Funambuls

Casal Solleric
Passeig del Born 27, Palma de Majorque, Espagne
Avril 2018

Commissariat : Jordi Pallarès
Textes : Jordi Pallarès

Moulures :

Palma regorge d’éléments architecturaux et décoratifs aussi intéressants qu’insolites. L’artiste en a sélectionné certains pour reproduire l’espace qu’ils génèrent, en découpant le négatif tridimensionnel de ces fragments géométriques. Ce sont des formes que l’on pourrait facilement toucher et reconnaître du bout des doigts. Des moulures en bois que l’artiste nous invite à localiser et à assembler, tout en en découvrant d’autres. Un regard différent sur l’esthétique de la ville.

Frottage :

L’artiste est intervenu dans l’une des ruelles les plus étroites de la ville. Bleu, rouge et vert. Les participants doivent la trouver, frotter leur sac à dos noir contre elle et l’imprégner de ces couleurs. Une poussière qu’ils libéreront aussitôt sur les murs de l’espace d’exposition, en se frottant à nouveau contre eux. Un exercice de charge et de décharge où le contact du corps avec le mur nous relie à l’activité urbaine et laisse des traces qui racontent notre présence.
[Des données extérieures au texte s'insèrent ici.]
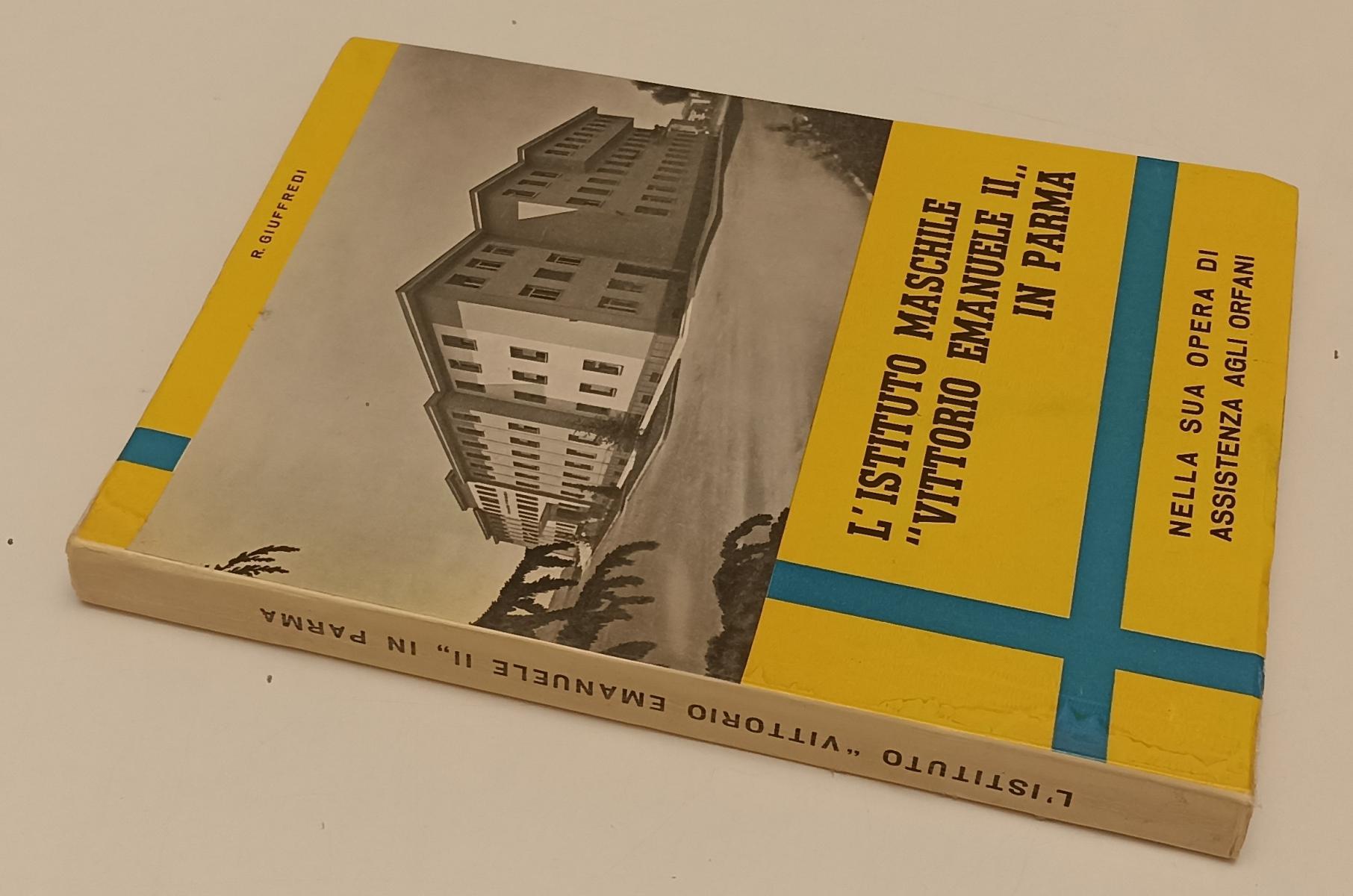 LT- L'ISTITUTO MASCHILE "VITTORIO EMANUELE II" IN PARMA - GIUFFREDI - B - WPR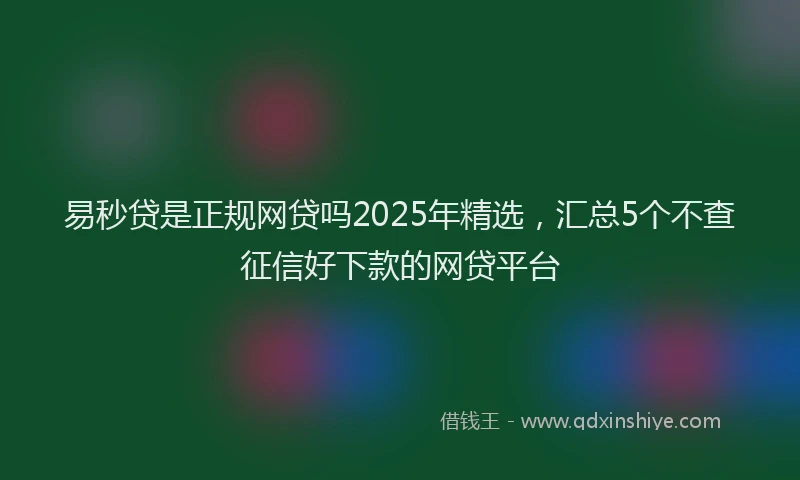 易秒贷是正规网贷吗2025年精选，汇总5个不查征信好下款的网贷平台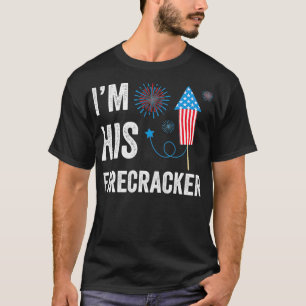 I'm his Firecracker 4th of July matching couple cu T-Shirt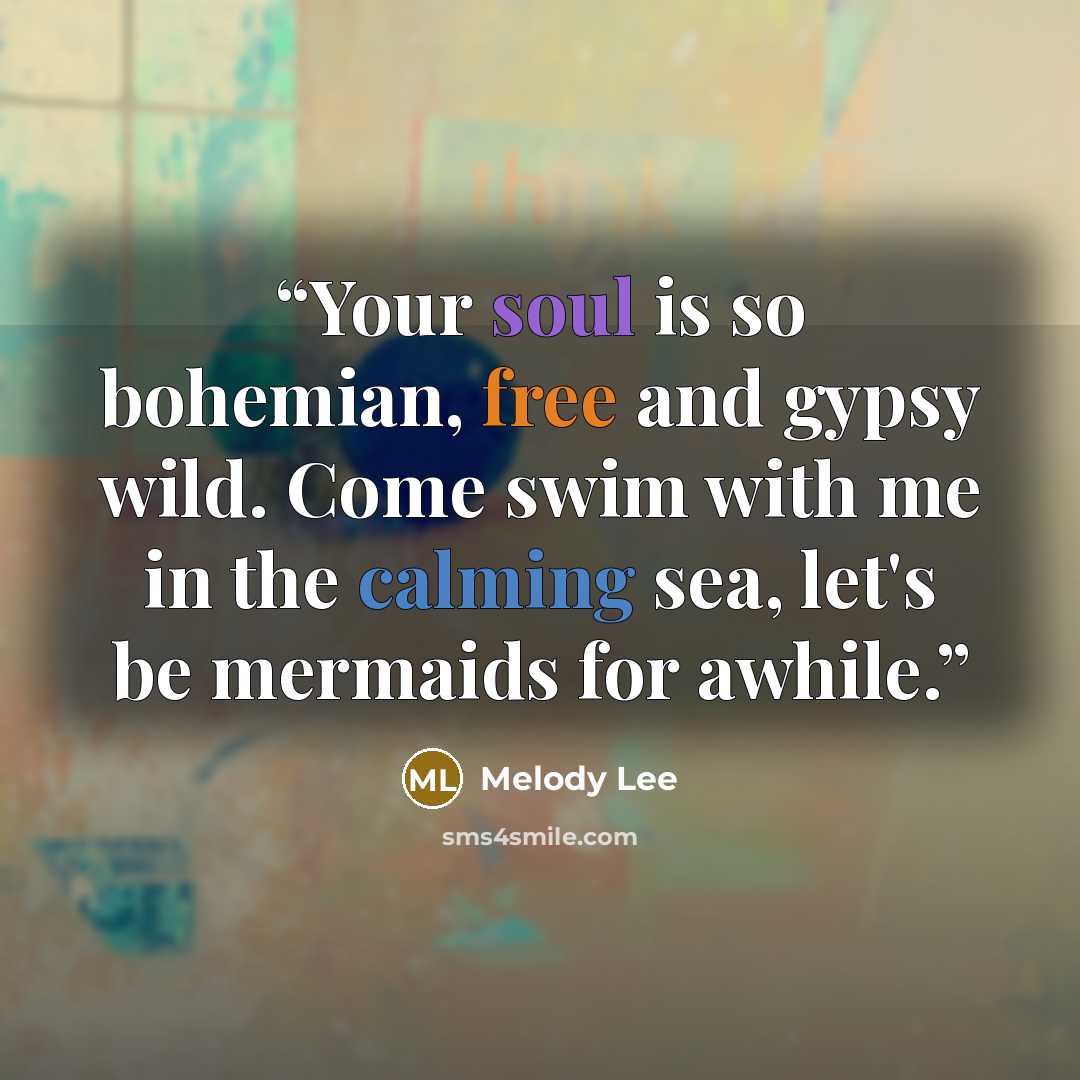 “Your soul is so bohemian, free and gypsy wild. Come swim with me in the calming sea, let's be mermaids for awhile.” quote by Melody Lee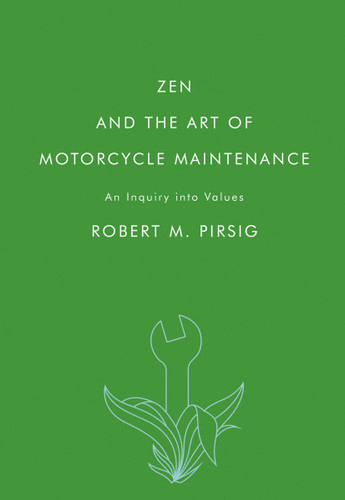 Zen and the Art of Motorcycle Maintenance: An Inquiry into Values book cover by Robert M. Pirsig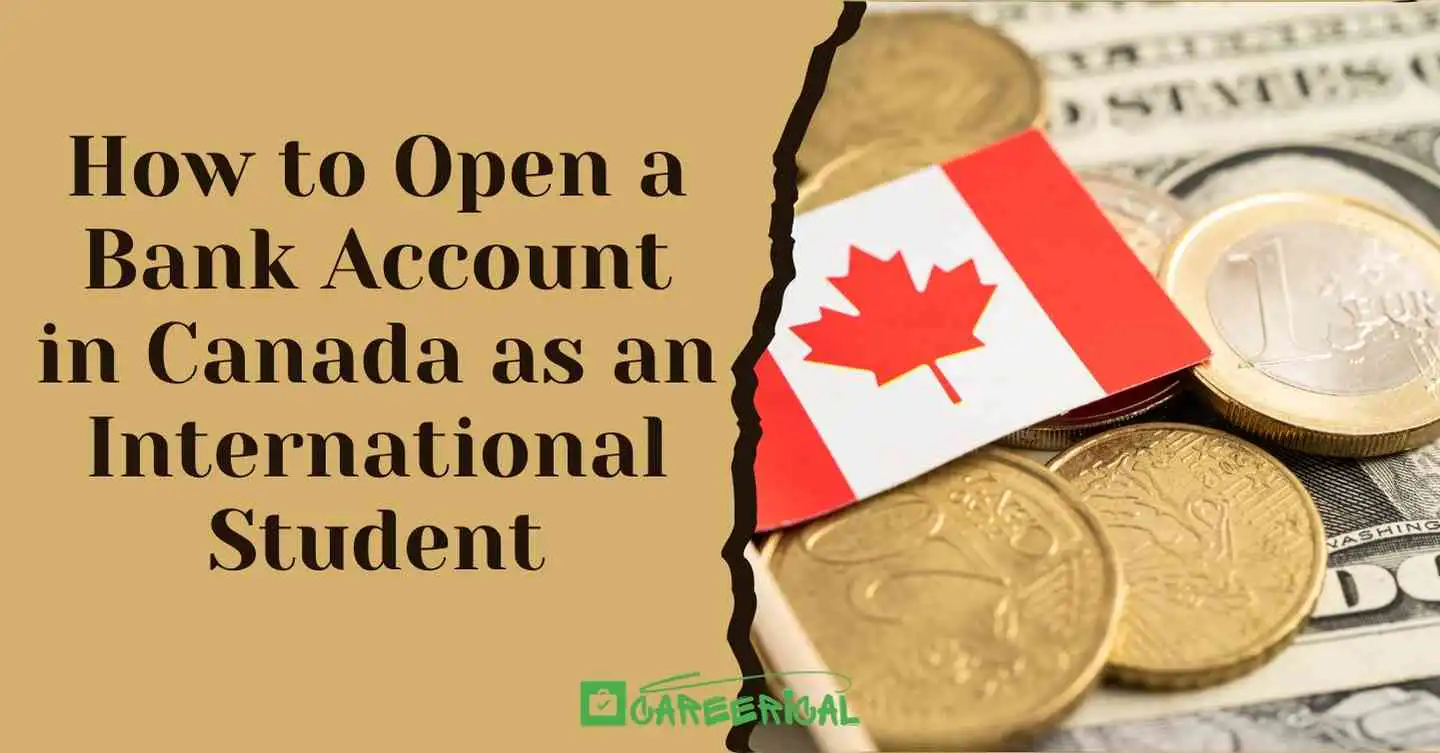 How to Open a Bank Account in Canada as an International Student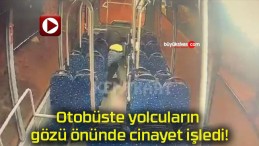 Otobüste yolcuların gözü önünde cinayet işledi!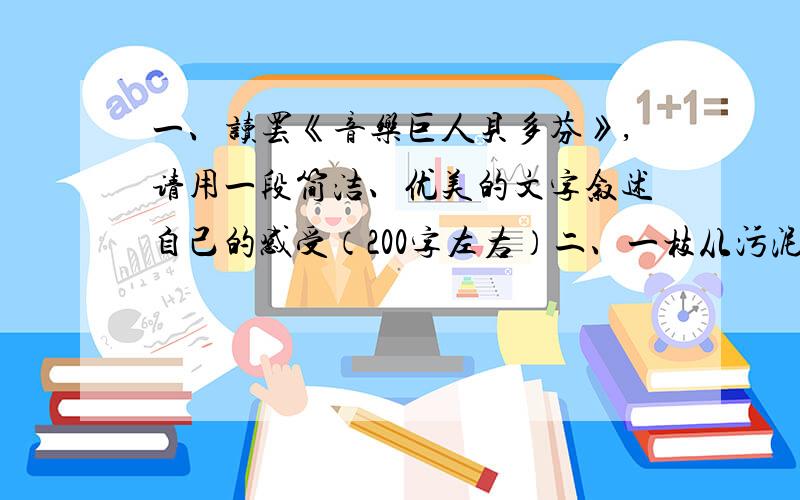 一、读罢《音乐巨人贝多芬》,请用一段简洁、优美的文字叙述自己的感受（200字左右）二、一枝从污泥里长出的夏荷,竟开出雪一样洁白纯净的花儿（仿句）三、1、写出4个以“龙”为偏旁的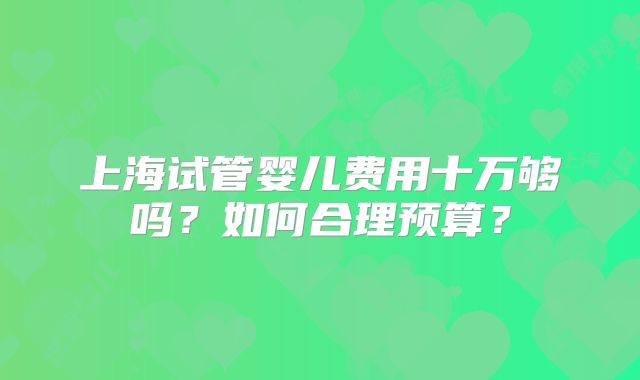 上海试管婴儿费用十万够吗？如何合理预算？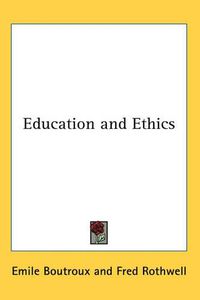 Cover image for Education and Ethics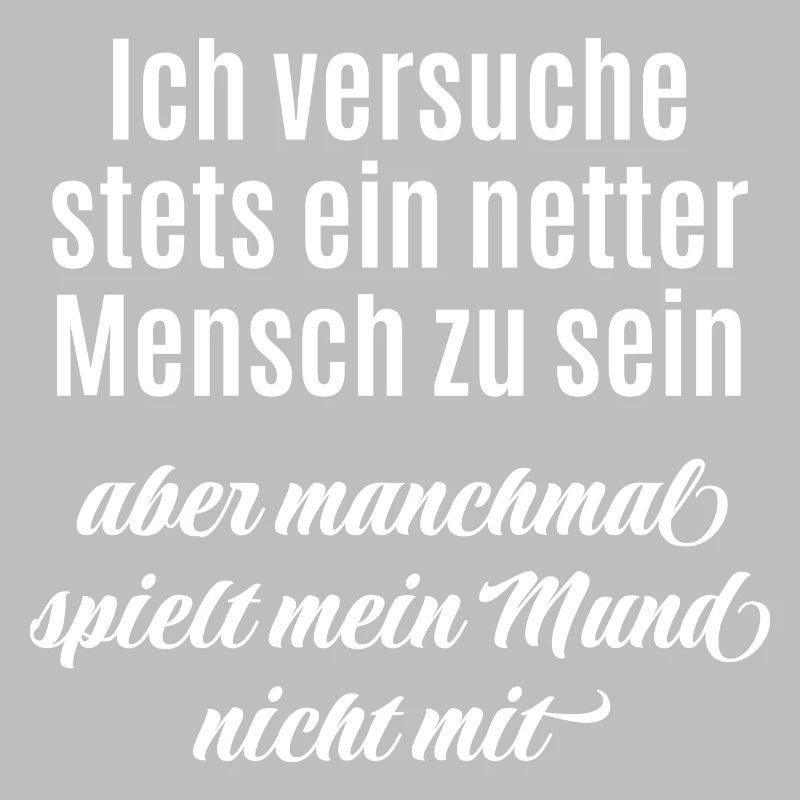 Ich versuche ein netter Mensch zu sein - Spruch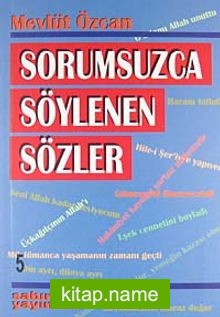 Sorumsuzca Söylenen Sözler 5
Une subtile « pollinisation » collective qui, au-delà des accidents possibles, veut abolir les frontières entre intérieur et extérieur, tout en rendant hommage aux autres et à ce qui se trouve dans notre dos.

Itinéraires aléatoires :

En lançant un dé, on peut se promener au hasard dans la ville. Le hasard nous guide dans des rues que nous ne connaissons pas, tout en jouant et en traçant l’itinéraire généré sur une carte. Absurdes et persistants, ouverts ou fermés, ces traits brisés montrent notre activité lorsque nous agissons en funambules. Des parcours géométriques et irréguliers qui, une fois leur échelle agrandie, sont réassignés et réinterprétés par l’artiste dans l’espace d’exposition.

Pétroglyphes :

En suivant des indices, l’idée est de trouver des images ou des signes gravés dans les pierres des murs. Une pierre calcaire typique des îles Baléares qui enregistre tous les types d’interventions et d’érosion du temps qui passe. Des murs où l’on détecte et reproduit sur papier des traces anonymes et évocatrices. Une activité qui offre l’opportunité de découvrir des incisions, comme des empreintes accumulées par ceux qui se sont croisés au même endroit, transcendant le temps.

Cordeau traceur :

Cette activité consiste à réaliser un dessin mural collectif, génératif et aléatoire, rempli de lignes droites incertaines. En utilisant la corde à tracer, outil classique des chantiers de construction, chaque participant trace une ligne résultant de la jonction des coordonnées de deux points. Le hasard des dés détermine la longueur et l’inclinaison de chaque ligne, tandis que le claquement du pigment bleu historique marque le mur. Ce même pigment autrefois utilisé pour blanchir les vêtements. Des distances personnalisées tracées sous tension, et susceptibles de retourner dans la rue.